------ RECORDS
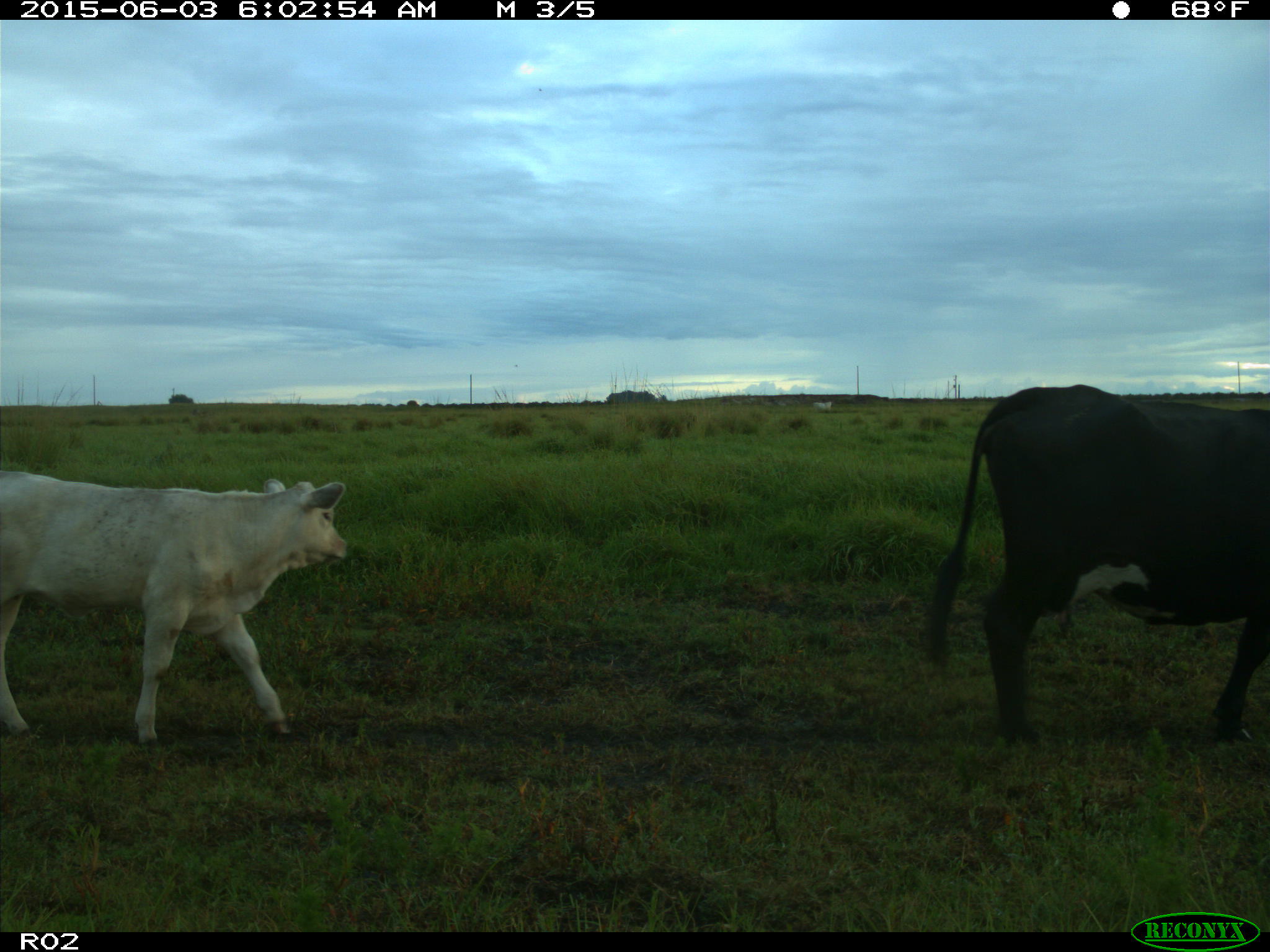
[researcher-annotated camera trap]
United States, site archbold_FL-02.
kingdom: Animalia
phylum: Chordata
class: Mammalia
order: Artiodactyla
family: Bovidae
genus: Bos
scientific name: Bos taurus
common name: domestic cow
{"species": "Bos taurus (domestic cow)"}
------------
------ RECORDS
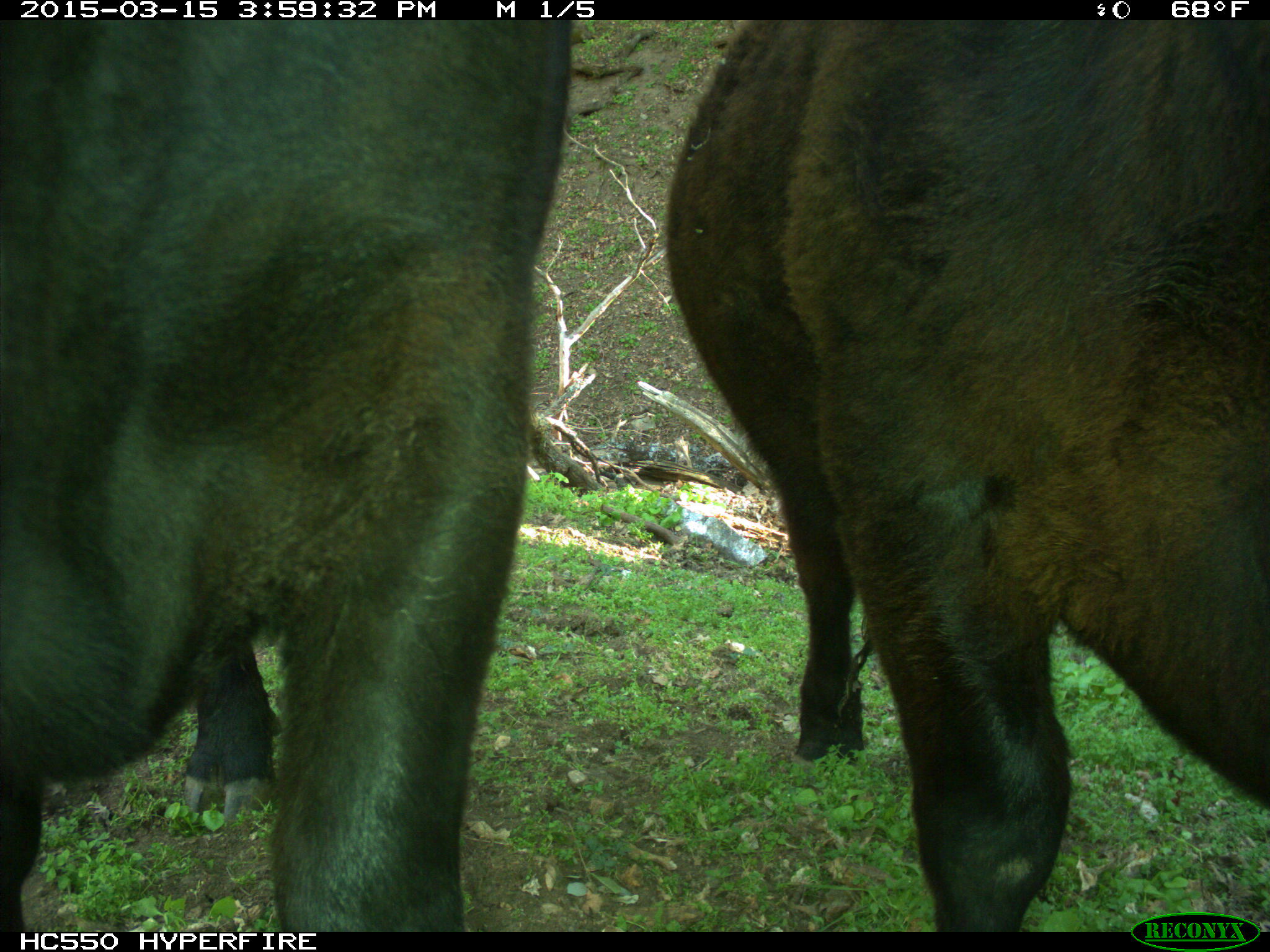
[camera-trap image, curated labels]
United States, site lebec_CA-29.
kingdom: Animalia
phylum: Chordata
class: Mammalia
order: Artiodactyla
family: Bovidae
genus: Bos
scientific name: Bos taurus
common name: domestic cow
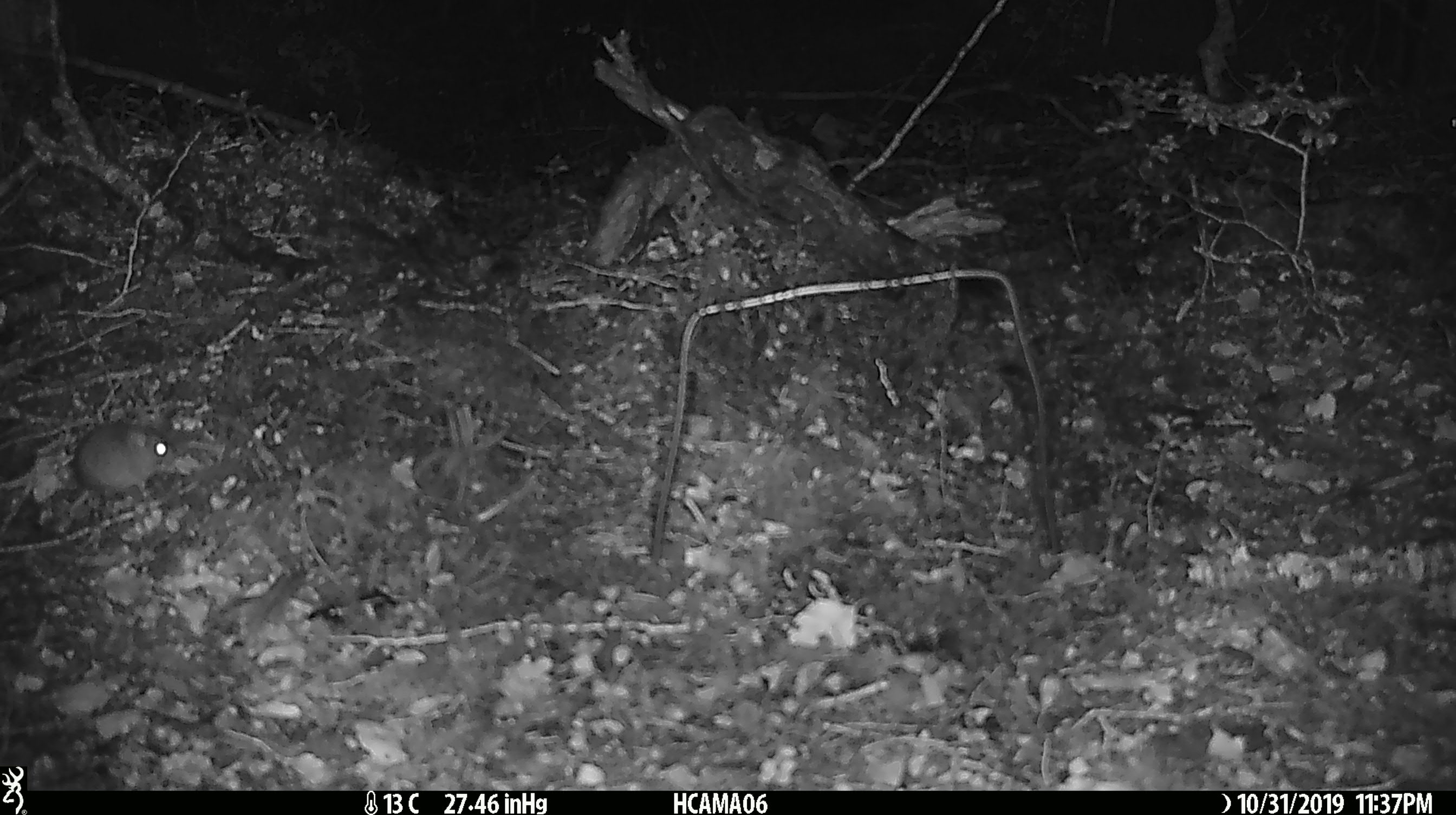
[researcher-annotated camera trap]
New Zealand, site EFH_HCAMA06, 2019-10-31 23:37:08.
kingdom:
------------
------ RECORDS
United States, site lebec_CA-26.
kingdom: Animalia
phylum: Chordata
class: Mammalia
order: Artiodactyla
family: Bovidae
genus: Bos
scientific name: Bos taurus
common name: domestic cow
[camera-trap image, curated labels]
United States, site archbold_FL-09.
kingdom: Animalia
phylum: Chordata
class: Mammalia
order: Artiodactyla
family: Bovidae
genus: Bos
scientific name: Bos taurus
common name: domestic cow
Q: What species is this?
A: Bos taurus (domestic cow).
------------
◆ **WORK INSTRUCTIONS**: Every line that contains the string "United" should be copied from the entries.

◆ **EXERCISE RESPONSE**:
United States, site archbold_FL-02.
United States, site lebec_CA-29.
United States, site lebec_CA-26.
United States, site archbold_FL-09.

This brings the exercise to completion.